◆ Testo da analizzare
***

Viva le privatizzazioni…
La questione delle privatizzazioni è più complessa. Infatti sono state avviate un po’ più tardi, e dalla destra, durante la prima convivenza (1986-1988). In questo periodo, il governo Chirac trasferì al settore privato un valore totale di 100 miliardi di franchi in capitale industriale e commerciale (l’equivalente di 25 miliardi di euro oggi). Tuttavia quando i socialisti, dopo il ritorno di François Mitterrand all’Eliseo nel 1988, ripresero la maggioranza dell’Assemblea nazionale, non ci fu alcun tentativo di revocare le decisioni del governo Chirac. Michel Rocard, nominato allora primo ministro, perseguì la stessa politica.
Anche il governo socialista di Edith Cresson, che gli succedette, attuò delle privatizzazioni, sotto l’influenza di Dominique Strauss-Kahn, allora ministro dell’Industria e del Commercio estero. È vero che inizialmente l’idea era di usare il denaro ricavato da queste privatizzazioni per ricapitalizzare le imprese industriali. Ma il ministro dell’Economia dell’epoca, niente meno che Pierre Bérégovoy, si oppose, facendo in modo che le somme derivanti dalle privatizzazioni confluissero su un conto del Tesoro.

***

◆ Righe del dataset

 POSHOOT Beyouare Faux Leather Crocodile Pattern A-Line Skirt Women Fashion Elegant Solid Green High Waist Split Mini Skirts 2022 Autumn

***

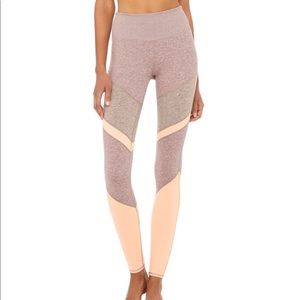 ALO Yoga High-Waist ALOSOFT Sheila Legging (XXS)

***

◆ Elenco attività
1) Ricopia il passo del testo sulle privatizzazioni che inizia con "Viva le privatizzazioni…" e prosegue fino a "la stessa politica.".
2) Rispondi alle domande seguenti basandoti sul testo sulle privatizzazioni.
(a) In quali anni si colloca la prima convivenza?
(b) Chi fu nominato primo ministro dopo il ritorno di François Mitterrand all'Eliseo nel 1988?
(c) Quale incarico ministeriale ricopriva Dominique Strauss-Kahn durante il governo di Edith Cresson?
3) Prosegui il testo sulle privatizzazioni a partire dal punto in cui si interrompe.

◆ Risultati per attività
1)
Viva le privatizzazioni…
La questione delle privatizzazioni è più complessa. Infatti sono state avviate un po’ più tardi, e dalla destra, durante la prima convivenza (1986-1988). In questo periodo, il governo Chirac trasferì al settore privato un valore totale di 100 miliardi di franchi in capitale industriale e commerciale (l’equivalente di 25 miliardi di euro oggi). Tuttavia quando i socialisti, dopo il ritorno di François Mitterrand all’Eliseo nel 1988, ripresero la maggioranza dell’Assemblea nazionale, non ci fu alcun tentativo di revocare le decisioni del governo Chirac. Michel Rocard, nominato allora primo ministro, perseguì la stessa politica.

2)
(a) Dal 1986 al 1988.
(b) Michel Rocard.
(c) Era ministro dell'Industria e del Commercio estero.

3)
Colpisce il fatto che delle 22 aziende privatizzate, in tutto o in parte, sotto i due mandati di François Mitterrand, 10 appartenevano al settore bancario e 5 a quello dell’energia, i due settori che erano stati nazionalizzati in via prioritaria, alla Liberazione, dal Consiglio nazionale della resistenza (CNR). In altre parole, tra il 1981 e il 1995, i socialisti hanno permesso o contribuito direttamente allo smantellamento del “cuore” del modello francese. Naturalmente, le privatizzazioni non si sono fermate qui. I governi, di centro-destra o di sinistra, che si sono succeduti dopo il 1995, hanno seguito la stessa strada.
I due governi del primo mandato di Jacques Chirac, quello di Alain Juppé e quello di convivenza di Lionel Jospin, hanno infatti un bilancio molto simile in materia di privatizzazioni; il governo della cosiddetta “sinistra plurale” di Lionel Jospin è addirittura tornato alla logica delle privatizzazioni nel settore bancario. La sinistra istituzionale, plurale o semplicemente socialista, aveva del tutto completato la sua mutazione.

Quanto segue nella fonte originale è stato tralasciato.